In the wake of violence at Dawson College, Prime Minister Stephen Harper has temporarily stopped pandering to the Christian rightwingers opposing same-sex marriage and started pandering to the conservative law-and-order types. But does that mean that equal marriage is safe?
While campaigning last December, Harper promised to revisit Canada’s same sex marriage legislation if elected. In June, Harper confirmed he would address it this fall. Before the Sep 13 events at Dawson College, pundits pegged the probable date of a Conservative motion at Sep 28. Now, some experts suggest that the motion has been dropped from the fall agenda.

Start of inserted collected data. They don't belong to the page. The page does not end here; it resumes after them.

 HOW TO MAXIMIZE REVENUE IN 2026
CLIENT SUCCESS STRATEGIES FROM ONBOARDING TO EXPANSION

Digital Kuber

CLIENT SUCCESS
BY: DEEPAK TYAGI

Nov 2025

When it does hit the Parliamentary agenda, Harper’s marriage strategy will be two-pronged. First, he will introduce a motion asking MPs to vote on whether they would like to see the equal marriage discussion re-opened. If it passes, a second vote will repeal the legislation and establish marriage as between a man and a woman. But numbers bandied about by Egale suggest that the initial vote will fail, since some MPs who oppose equal marriage don’t want to reopen the divisive issue.

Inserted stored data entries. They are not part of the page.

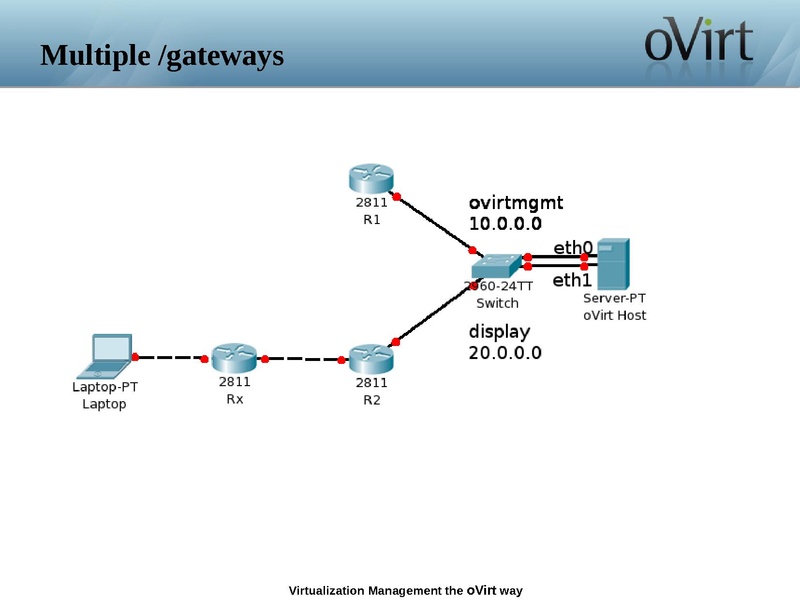 Multiple /gateways

oVirt

2811
R1

ovirtmgmt
10.0.0.0

eth0
eth1

2960-24TT
Switch

Server-PT
oVirt Host

display
20.0.0.0

Laptop-PT
Laptop

2811
Rx

2811
R2

Virtualization Management the oVirt way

“A lot of MPs are keeping their cards close to their chest,” says Gilles Marchildon, executive director of Egale.
“I’m still cautiously optimistic.”
Religious groups opposing equal marriage have invited their supporters to contact their MPs.
“We can’t rest on our laurels and trust that MPs will do the right thing, especially since we know that the religious right has mobilized,” Marchildon says.
Unlike full-fledged bills, Harper’s motion could be introduced and a vote forced suddenly. The question could be introduced “with little or no warning,” according to Canadians for Equal Marriage’s national coordinator, Laurie Arron.
Marchildon estimates that roughly 160 MPs are opposed to reconsidering marriage, with 136 for, and 12 undecided. Many consider a vote to re-open the issue unwinnable. An Environics poll released in June showed that 62 percent of Canadians consider the same-sex marriage debate settled, while just 27 percent want to see the issue revisited.
Same-sex marriage has been the law of the land for roughly 14 months. However, when Bill C-38 was passed last July, almost all Canadians could already get married in their home provinces, except those living in the Northwest Territories, Nunavut, PEI, and Alberta. Provincial courts in Canada’s three most populated provinces – Ontario, British Columbia, and Quebec – had legalized civil marriage for gay and lesbian couples between June of 2003 and March of 2004.
But the Conservatives may be pursuing a different strategy for advancing their social conservative agenda.
On Sep 20, Harper announced the appointment of David Brown to the Ontario Superior Court in the Toronto area. Brown has represented religious, socially-conservative views in a handful of cases and has written papers on the “sanctity of life.”
Some fear that if Harper stays in power long enough, he could stack the courts with anti-gay and anti-abortion activists. If so, then legislation might not be necessary; conservative groups could use court challenges to put forward their agenda.
While repealing equal marriage has apparently been sidelined, age of consent remains a possible agenda item for the fall. Justice minister Vic Toews announced in Feb that raising the age of consent from 14 to 16 would be a priority for the Conservatives. The bill was introduced in June.
The bill’s conservative supporters are spurred on by cases that have very little do to with age of consent. One example refers to a 31-year-old Edmonton man convicted of using the internet to lure a 13-year-old autistic girl into sexual acts.
Gay activists since the 1970s have grappled with age of consent and the issue has remained a sticking point with more conservative members of the queer community.
Young people are rallying against the bill, but that hasn’t stopped even some left-leaning politicians from supporting the legislation. At a recent NDP policy conference, Bob Gallagher and other party bigwigs pulled a procedural sleight of hand to make a youth delegate motion disappear. The motion would have seen the NDP condemn Toews’ position on youth sexuality. Instead a motion put forward by NDP Justice critic Joe Comartin implicitly supporting the legislation was shuffled to the top.
But it might be a decision that requires no vote that is the most telling of Harper’s fall agenda. After years of crying for more democracy, critics are suggesting he is quietly turning off the funding valve for some of Canada’s most prestigious women’s groups.
The Conservative government has failed to reply to women’s groups that receive federal funding, letting funding usually supplied annually dry up. One group referred to the government response as hitting a “wall of silence.” The National Association for Women and the Law has shut down already, and groups like Status of Women Canada and the Canadian Feminist Alliance for International Action are also being ignored.
The government has also kept Vancouver’s safe-injection site on life support. Rather than fully renew its mandate, the Conservatives have only extended its life by a year, just long enough to get beyond the next federal election. It is North America’s leading harm-reduction site and one proven to have saved lives. The mayor, MPs, BC MLAs, premier Gordon Campbell and even the Vancouver police chief support it. But the site is said to run counter to the Say No To Drug ideology of the Harper Conservatives.
Harper heads a precarious minority government. Legislation is only one of the many levers of power that a government controls. Many funding, appointment and policy decisions can be made without risking a vote that could force another election.